Wow, it is January 2010. How did that happen? It is 27 degrees outside and while I hate to wish away time, I am ready for spring. This was a rough holiday season, and I struggled to hide my sadness. I just couldn't jump whole-heartedly into the holidays without Samantha being home. We started staring at her picture in September! Two weeks from today we head to court again - 5 full weeks after our first attempt. We received that last of the correct paperwork today and have to sign a new referral acceptance letter, since we accepted the referral officially for the 8 month old who is now apparently living with a different family. I think part of my holiday blues was mourning, once and for all, the idea that I am not bringing home a baby. Having held sweet Samantha in my arms, I can't imagine not bringing her home, don't get me wrong. But I had to return the crib bedding and I gave away several outfits I had bought her. The girl is wearing a 3T!!! I know those feelings will vanish when she is finally here and I can concentrate on all that she is, rather than what she is not (or what she was). I was sure when we got the call in September that we would have her here for Christmas. So, her absence just made me sad. Then, we lost the January 6th court date, since our case number changed. The so called "expedited" date they were hoping for is the 18th. I have a friend who went to court two weeks after us, failed, and got a new date 2 weeks before us. What is up with that? I feel like we must have ticked off someone in Ethiopia!!!!!!

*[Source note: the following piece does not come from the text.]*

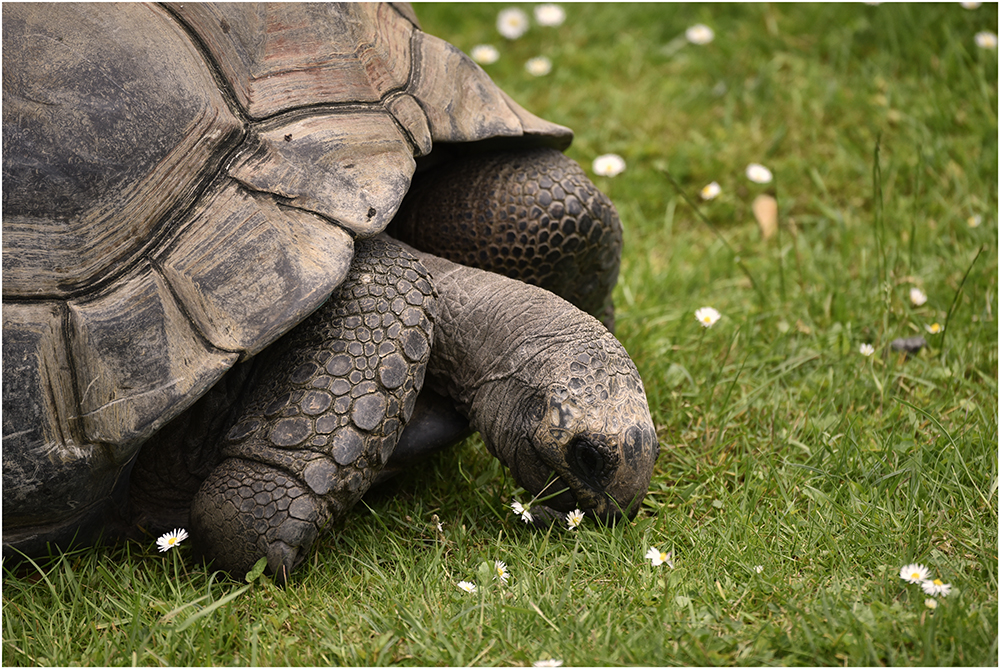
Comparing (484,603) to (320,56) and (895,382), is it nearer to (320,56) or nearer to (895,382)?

I am just ready. Ready for her smile and cute little body to wake me up in the morning with the greatest hugs ever. I can't believe it has been almost 2 months since I have seen her! We got some wonderful pictures (thank you Staci!) and it is great to see her smiling in them all. She is growing up!
So... I will quit whining (ok, maybe not for two more weeks). I pray we pass on the 18th - I will really struggle if we don't.